Trapeze will publish Hell of a Book by Jason Mott, a "timely and timeless" novel which aims to get to the heart of racism and the hidden costs exacted on Black Americans.
Publisher Emad Akhtar acquired UK and Commonwealth rights, including print, digital and audio, from Sabila Khan on behalf of Dutton/Penguin US. Hell of a Book will publish simultaneously in the US on 10th August 2021 and will be supported by an "innovative" marketing and publicity campaign.
The story will be told in two strands, the first being the book tour of an African-American author who has written Hell of a Book. All he wants is to focus on book sales, and ignore the tragic police shootings on the news, and not rock the boat by answering calls to have an opinion on such matters. But one morning, at a breakfast buffet he takes his seat and opposite him is a young Black boy he recognises. Introducing himself as The Kid, the author realises that nobody else can see the boy but him, and that The Kid wants him to tell his story. The second strand of the narrative tells the story of the boy, and his life growing up in the South.

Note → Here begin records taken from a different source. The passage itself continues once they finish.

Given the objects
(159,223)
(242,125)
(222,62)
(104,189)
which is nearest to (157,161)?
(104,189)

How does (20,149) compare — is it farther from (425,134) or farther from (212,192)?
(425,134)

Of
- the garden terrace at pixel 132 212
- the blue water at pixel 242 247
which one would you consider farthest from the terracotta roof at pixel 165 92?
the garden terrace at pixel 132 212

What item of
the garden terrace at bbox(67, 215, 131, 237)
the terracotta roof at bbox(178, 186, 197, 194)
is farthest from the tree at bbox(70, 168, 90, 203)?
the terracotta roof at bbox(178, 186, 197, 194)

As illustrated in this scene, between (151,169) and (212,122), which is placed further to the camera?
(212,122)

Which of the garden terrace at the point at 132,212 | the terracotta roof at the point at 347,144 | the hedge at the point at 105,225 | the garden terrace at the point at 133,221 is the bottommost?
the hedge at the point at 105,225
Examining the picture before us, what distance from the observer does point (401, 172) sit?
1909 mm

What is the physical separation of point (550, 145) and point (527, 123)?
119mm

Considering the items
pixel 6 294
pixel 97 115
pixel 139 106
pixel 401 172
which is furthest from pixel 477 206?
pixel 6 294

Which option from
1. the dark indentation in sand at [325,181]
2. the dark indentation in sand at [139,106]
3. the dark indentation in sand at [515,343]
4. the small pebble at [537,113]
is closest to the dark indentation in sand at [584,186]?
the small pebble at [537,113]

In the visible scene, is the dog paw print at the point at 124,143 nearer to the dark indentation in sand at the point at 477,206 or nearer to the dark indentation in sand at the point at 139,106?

Akhtar said: "It’s impossible to do justice to this in a short quote. I wanted to underline huge passages, and instantly re-read it. I wanted to tell everyone I knew about it so they could read it and understand. It’s a heart-breaking and mind-expanding journey that encapsulates better than anything I’ve read the absurd experience of being a minority in a country which hates the fact of your existence. This book is funny, filthy, sad, mad, stylish, cynical, hopeful, tragic and everything in-between. It contains poetic rants that will have you punching the air, and some other scenes that are too painful to process. This is a career-defining book that has the power to do for race what Catch-22 did for war. Trust me, you just have to read it."
Mott said: "I can hardly begin to express how excited I am to have this book finally so close to landing in readers' hands. Hell of a Book has probably had the longest journey that any project of mine has ever traveled. It began in pieces: a sentence scribbled on a piece of napkin here, a theme written along the edges of a stray receipt there. In a sense, this book was writing itself long before it ever decided to bring me into its world. And, as strange as it may sound, it wasn't until I was a couple hundred pages in that I really began to understand what I was actually writing. It wasn't until I had a heavy stack of pages that I understood that I wasn't just writing another manuscript, I was, in fact, trying to tell the story of a lifetime of worries, anxieties, and ponderings about my existence as a Black man in America. Had I known ahead of time just how much of my personal story was going to wind up in Hell of a Book – just how much of the fiction was, in its own way, non-fiction – I sometimes think I might have hung up my writing tools and taken up anything else!
"But once I was really down in the trenches of writing this book, I decided to fully commit myself. And that meant not questioning creativity. Often times I write with certain rules in place. Certain walls I build around structure, tone, and narrative that help keep my stories chugging toward 'the right places'. With this novel, I decided to toss the rulebook out the window and, well, just go along for the ride. I let the story build itself in whatever form it wanted. And the result was a book unlike any I had written before. It was, as the expression goes: '...a strange bird'. But I think that strangeness, that reality that it defines for itself and, yes, even the parts of me that I didn't expect to make it into the work ... it is these things that, hopefully, will make this a Hell of a Book for readers."
Mott is the author of The Returned (Mira Books, 2013), The Wonder of All Things (Mira Books, 2015) and The Crossing (Park Row, 2018).